• **DATA ENTRIES**
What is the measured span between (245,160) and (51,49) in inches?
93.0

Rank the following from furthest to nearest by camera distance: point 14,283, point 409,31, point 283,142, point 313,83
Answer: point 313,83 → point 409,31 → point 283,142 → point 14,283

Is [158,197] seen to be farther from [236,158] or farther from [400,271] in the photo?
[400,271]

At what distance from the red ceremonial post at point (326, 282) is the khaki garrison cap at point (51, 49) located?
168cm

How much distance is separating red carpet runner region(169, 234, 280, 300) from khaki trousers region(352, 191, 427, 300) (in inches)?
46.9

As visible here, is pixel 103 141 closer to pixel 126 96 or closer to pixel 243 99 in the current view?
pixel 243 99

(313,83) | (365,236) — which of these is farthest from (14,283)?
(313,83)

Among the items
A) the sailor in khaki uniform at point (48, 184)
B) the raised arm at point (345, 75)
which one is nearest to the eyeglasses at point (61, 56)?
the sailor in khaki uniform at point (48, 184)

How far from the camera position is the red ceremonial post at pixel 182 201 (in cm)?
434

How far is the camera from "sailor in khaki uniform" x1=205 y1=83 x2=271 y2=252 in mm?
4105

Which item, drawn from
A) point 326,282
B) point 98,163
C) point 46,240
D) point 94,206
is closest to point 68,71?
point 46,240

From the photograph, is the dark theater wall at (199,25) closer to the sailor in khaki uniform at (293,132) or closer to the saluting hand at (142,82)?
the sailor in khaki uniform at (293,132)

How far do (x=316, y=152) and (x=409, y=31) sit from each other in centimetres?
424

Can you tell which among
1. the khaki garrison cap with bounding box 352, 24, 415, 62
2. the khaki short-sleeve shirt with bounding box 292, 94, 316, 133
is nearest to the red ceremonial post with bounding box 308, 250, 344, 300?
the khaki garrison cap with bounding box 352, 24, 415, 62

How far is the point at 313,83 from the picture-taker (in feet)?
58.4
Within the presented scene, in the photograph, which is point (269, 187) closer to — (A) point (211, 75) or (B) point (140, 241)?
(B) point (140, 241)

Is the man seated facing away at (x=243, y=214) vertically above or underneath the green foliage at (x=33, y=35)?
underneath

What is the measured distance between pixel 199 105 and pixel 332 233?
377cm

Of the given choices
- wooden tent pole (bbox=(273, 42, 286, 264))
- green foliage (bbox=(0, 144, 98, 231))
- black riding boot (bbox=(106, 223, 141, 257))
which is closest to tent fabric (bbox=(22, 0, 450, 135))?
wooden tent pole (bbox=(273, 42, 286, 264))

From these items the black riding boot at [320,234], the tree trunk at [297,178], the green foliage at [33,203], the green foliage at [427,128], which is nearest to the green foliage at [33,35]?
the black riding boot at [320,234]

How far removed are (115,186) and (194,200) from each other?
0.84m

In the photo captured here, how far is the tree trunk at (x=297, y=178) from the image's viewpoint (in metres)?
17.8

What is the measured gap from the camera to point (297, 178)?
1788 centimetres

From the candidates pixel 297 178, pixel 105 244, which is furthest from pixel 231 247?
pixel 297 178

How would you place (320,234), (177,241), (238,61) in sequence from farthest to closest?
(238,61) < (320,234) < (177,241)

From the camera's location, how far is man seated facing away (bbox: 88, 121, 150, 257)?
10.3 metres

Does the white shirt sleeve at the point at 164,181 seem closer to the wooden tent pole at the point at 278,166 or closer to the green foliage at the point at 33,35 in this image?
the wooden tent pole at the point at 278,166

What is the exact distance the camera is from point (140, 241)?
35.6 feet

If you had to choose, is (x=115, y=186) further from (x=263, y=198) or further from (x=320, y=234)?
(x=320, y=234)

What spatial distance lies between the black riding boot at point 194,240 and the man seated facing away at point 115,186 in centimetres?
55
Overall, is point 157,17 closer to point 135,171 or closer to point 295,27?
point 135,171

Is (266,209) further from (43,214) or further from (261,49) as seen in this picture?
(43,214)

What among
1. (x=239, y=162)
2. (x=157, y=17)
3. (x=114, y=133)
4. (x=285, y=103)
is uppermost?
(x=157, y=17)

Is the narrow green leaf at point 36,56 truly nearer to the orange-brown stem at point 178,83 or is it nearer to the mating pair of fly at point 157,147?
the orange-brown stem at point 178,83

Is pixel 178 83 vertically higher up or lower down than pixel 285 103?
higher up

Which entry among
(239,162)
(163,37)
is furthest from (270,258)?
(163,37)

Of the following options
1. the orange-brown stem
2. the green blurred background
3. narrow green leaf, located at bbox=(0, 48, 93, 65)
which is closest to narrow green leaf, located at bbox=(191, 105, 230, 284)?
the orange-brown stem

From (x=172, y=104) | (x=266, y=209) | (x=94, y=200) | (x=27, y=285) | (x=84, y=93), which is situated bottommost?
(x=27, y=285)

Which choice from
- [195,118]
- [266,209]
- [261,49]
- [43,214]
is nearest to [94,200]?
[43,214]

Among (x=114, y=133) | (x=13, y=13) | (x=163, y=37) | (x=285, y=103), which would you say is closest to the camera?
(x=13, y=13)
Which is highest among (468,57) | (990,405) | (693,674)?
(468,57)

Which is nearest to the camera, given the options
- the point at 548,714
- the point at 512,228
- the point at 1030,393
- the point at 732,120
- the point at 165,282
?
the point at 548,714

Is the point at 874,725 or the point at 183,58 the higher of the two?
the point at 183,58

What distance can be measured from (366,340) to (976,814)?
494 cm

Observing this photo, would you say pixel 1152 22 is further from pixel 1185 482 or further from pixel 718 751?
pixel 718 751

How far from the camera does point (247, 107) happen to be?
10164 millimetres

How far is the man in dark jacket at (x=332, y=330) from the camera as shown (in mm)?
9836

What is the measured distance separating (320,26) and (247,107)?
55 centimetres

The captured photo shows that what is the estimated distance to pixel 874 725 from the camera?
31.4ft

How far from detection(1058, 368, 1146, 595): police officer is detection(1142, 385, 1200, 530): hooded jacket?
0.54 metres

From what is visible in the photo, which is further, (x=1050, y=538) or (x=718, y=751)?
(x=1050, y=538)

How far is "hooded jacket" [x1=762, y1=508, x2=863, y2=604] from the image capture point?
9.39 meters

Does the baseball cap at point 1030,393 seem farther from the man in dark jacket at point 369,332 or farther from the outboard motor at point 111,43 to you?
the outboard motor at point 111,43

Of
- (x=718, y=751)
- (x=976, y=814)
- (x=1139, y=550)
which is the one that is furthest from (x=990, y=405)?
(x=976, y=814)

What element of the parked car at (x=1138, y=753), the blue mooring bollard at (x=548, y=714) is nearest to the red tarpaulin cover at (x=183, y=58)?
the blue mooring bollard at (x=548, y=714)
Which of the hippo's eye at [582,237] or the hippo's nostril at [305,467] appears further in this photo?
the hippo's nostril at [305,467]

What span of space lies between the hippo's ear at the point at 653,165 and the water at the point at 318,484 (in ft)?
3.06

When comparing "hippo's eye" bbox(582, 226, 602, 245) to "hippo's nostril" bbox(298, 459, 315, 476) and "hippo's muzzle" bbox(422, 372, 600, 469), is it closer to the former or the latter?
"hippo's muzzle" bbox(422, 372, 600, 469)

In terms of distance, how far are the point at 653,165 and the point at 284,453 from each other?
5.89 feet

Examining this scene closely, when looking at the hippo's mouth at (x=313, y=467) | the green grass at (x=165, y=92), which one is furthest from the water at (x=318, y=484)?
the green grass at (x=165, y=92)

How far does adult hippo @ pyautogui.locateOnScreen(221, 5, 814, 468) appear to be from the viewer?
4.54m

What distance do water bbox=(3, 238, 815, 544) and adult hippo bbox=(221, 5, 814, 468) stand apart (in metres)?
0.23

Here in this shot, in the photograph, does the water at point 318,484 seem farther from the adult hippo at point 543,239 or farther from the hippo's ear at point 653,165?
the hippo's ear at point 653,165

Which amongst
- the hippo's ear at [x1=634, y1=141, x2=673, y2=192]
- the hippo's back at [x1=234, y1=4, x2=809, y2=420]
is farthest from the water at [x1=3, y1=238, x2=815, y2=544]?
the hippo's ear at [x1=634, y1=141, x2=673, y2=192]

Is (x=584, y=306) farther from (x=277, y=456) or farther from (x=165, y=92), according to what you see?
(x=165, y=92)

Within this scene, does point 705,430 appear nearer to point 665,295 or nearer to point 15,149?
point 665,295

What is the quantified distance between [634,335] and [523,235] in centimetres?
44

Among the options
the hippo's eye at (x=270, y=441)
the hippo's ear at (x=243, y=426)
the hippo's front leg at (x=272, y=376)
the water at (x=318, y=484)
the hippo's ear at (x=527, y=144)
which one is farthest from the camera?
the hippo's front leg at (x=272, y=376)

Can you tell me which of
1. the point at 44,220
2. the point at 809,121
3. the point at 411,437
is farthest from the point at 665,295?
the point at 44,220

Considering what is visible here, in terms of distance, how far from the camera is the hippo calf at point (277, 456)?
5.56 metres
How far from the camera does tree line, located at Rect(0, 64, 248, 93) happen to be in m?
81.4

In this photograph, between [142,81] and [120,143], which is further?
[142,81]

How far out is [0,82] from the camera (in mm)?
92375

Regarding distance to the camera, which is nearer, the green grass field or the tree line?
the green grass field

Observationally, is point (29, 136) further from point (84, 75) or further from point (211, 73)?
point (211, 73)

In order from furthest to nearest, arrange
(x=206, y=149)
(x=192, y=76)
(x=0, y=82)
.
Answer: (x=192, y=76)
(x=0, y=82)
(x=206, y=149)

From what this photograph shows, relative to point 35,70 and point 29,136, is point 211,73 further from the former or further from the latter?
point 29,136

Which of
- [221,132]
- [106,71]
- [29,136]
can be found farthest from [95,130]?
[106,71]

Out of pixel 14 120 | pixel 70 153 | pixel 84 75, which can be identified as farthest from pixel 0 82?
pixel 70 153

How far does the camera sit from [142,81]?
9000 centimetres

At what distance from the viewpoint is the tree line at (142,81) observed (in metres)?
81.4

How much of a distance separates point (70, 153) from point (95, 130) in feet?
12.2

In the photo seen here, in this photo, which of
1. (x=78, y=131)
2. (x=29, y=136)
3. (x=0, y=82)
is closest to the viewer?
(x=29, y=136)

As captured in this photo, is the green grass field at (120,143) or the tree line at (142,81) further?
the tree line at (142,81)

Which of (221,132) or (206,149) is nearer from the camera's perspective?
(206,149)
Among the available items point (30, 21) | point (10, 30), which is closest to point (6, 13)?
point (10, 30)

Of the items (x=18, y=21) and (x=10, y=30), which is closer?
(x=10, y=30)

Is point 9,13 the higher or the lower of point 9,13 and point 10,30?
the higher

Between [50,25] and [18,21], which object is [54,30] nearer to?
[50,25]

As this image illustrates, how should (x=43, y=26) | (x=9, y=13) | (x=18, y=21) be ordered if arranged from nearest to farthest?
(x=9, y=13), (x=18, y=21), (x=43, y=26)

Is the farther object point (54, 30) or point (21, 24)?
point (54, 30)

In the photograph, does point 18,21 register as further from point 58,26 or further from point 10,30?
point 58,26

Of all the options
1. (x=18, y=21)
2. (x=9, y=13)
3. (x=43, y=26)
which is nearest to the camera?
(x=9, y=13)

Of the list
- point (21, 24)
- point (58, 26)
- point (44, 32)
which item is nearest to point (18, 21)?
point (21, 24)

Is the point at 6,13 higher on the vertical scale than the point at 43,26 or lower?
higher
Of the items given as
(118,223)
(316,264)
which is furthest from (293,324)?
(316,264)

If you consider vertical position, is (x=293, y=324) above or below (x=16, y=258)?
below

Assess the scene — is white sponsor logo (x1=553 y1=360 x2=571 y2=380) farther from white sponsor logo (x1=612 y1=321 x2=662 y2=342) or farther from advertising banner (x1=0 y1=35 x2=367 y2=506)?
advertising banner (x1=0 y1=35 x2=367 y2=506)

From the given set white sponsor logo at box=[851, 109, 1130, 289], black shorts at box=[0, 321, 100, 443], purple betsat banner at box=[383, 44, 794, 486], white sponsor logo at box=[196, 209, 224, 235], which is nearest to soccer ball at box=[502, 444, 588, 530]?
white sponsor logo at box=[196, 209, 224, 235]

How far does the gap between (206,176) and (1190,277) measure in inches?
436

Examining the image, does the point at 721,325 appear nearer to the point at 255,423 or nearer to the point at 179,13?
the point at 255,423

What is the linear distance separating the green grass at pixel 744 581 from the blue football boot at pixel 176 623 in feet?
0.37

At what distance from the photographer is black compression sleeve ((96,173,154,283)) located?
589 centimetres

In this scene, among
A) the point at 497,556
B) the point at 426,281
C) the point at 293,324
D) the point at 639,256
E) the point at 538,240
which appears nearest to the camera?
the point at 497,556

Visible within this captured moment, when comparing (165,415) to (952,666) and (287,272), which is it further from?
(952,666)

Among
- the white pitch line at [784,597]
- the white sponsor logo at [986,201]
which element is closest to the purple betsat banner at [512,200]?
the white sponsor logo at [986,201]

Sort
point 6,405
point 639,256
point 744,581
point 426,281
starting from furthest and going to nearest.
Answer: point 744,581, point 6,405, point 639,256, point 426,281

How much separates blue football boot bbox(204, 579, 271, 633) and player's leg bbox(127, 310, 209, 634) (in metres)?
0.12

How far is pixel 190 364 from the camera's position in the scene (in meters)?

• **PROBLEM DESCRIPTION**
Output as a numbered list everything in the records from the line containing "How far from detection(1058, 368, 1146, 595): police" down to the line containing "9.39 meters", with the blank lines left out.

• **RESPONSE TO THIS TASK**
1. How far from detection(1058, 368, 1146, 595): police officer is detection(1142, 385, 1200, 530): hooded jacket?
2. 0.54 metres
3. From what is visible in the photo, which is further, (x=1050, y=538) or (x=718, y=751)?
4. (x=1050, y=538)
5. How far is "hooded jacket" [x1=762, y1=508, x2=863, y2=604] from the image capture point?
6. 9.39 meters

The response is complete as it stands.